Decision to reposes or not is more internally driven policy and therefore we are willing to live this life, have patience and then once things open up I think we are all ready to capitalize on the emerging new opportunity.

Our focus will of course will remain that people will be driven to focus more on collections, to maintain asset quality, we have formed internal teams and task forces which will look at different buckets, different products, different geography but those are operational decisions but in as far as strategic decision and fundamentals are concerned I think we are continuing to believe to go more deeper, capitalize on our existing customer relationship, tie up with various OEMs who are looking at rural as the geography for growth, remain focused on our internal processes and policy and not tamper with them at this stage for growth, but keep our eye more focused on collections and as and how the opportunity emerges we will ensure that we do not miss out on this emerging opportunity.
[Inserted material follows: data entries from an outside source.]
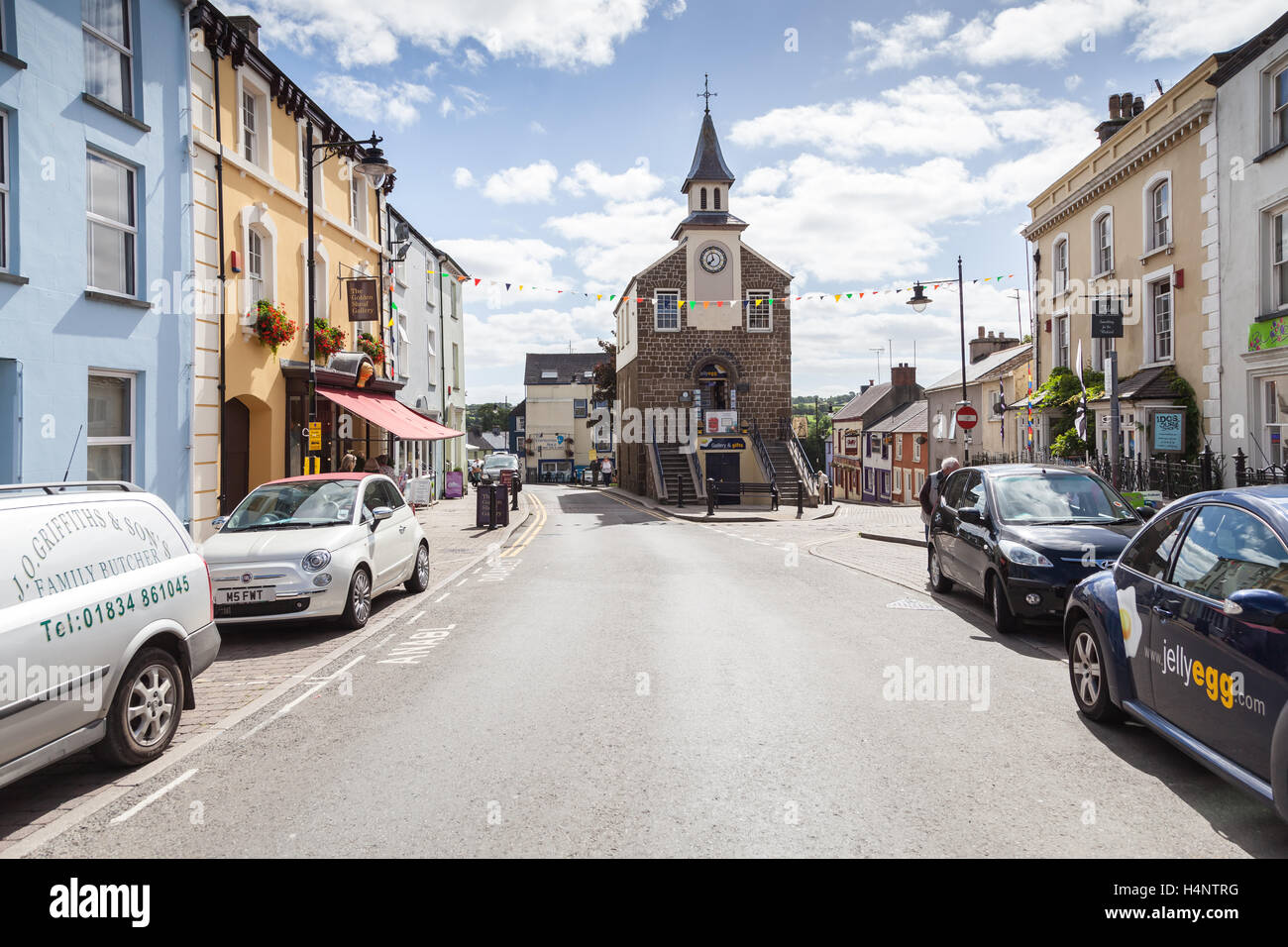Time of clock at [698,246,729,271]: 7:57
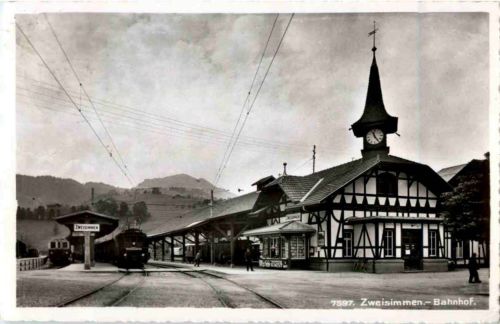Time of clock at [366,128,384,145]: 11:24
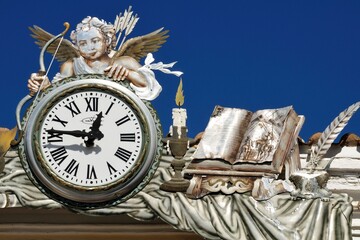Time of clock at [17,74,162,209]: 12:46
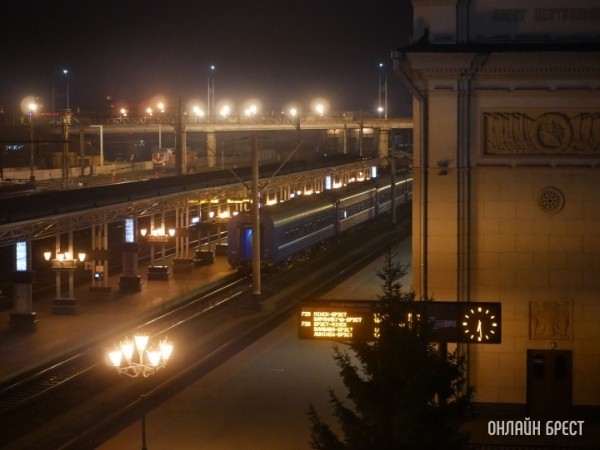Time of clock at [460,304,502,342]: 6:29
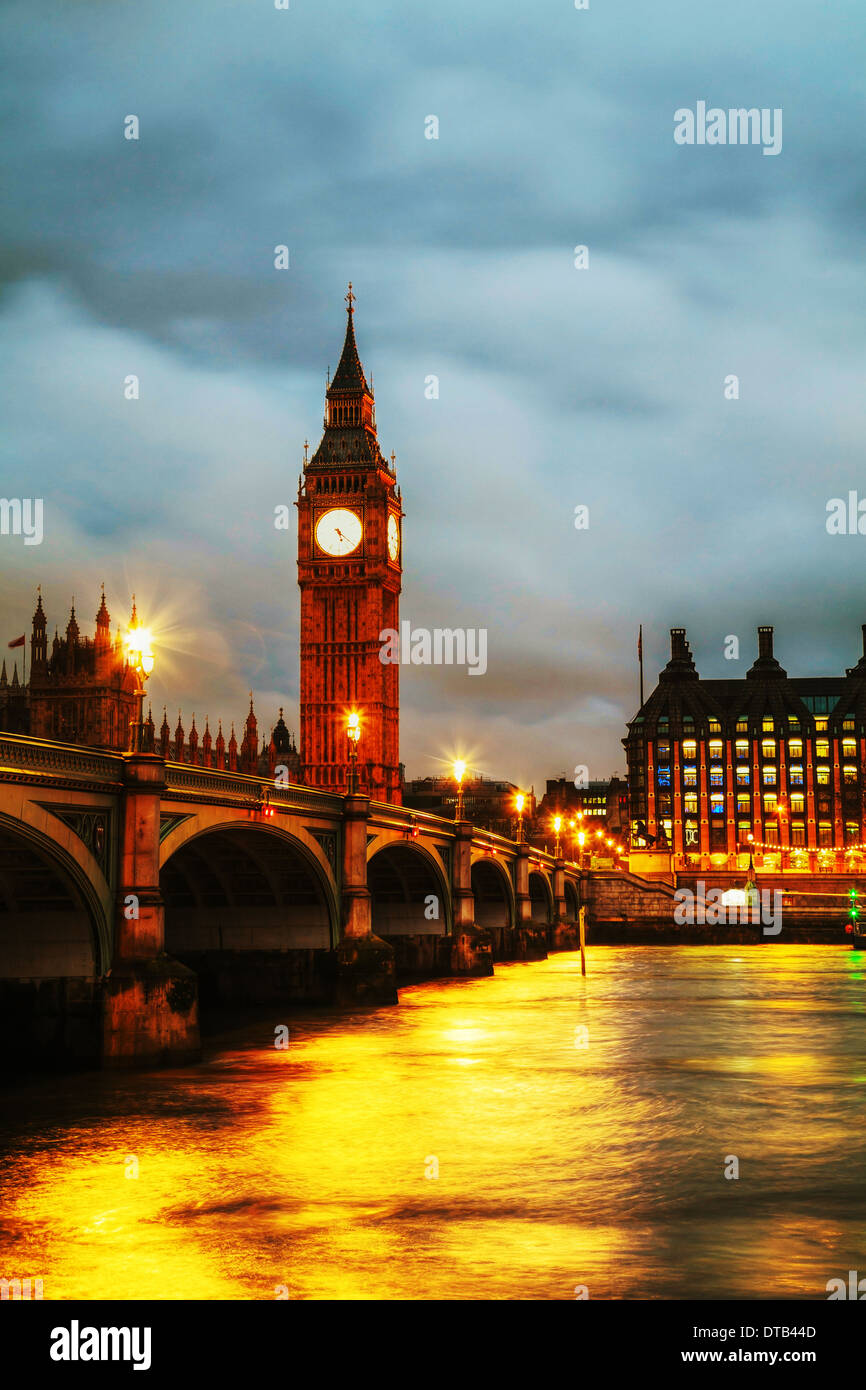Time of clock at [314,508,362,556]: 5:21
So net net I would think while this has been one of the most difficult quarters that we have gone through in terms of high effort low result situation but that is most driven by what is fundamentally happening at the marketplace. It is not an outcome of is the business model needing to be revisited. No, the business model is still the same,its same people with the same passion driven for the same segment of customer financing the same type of products and the geography that we are used to for the last 20 years, but that would not mean that we don't need to keep revisiting them and keep adjusting them to the changing environment, but it only means that the fundamentals of the business have not undergone any major change while temporarily there are pressures out in the market.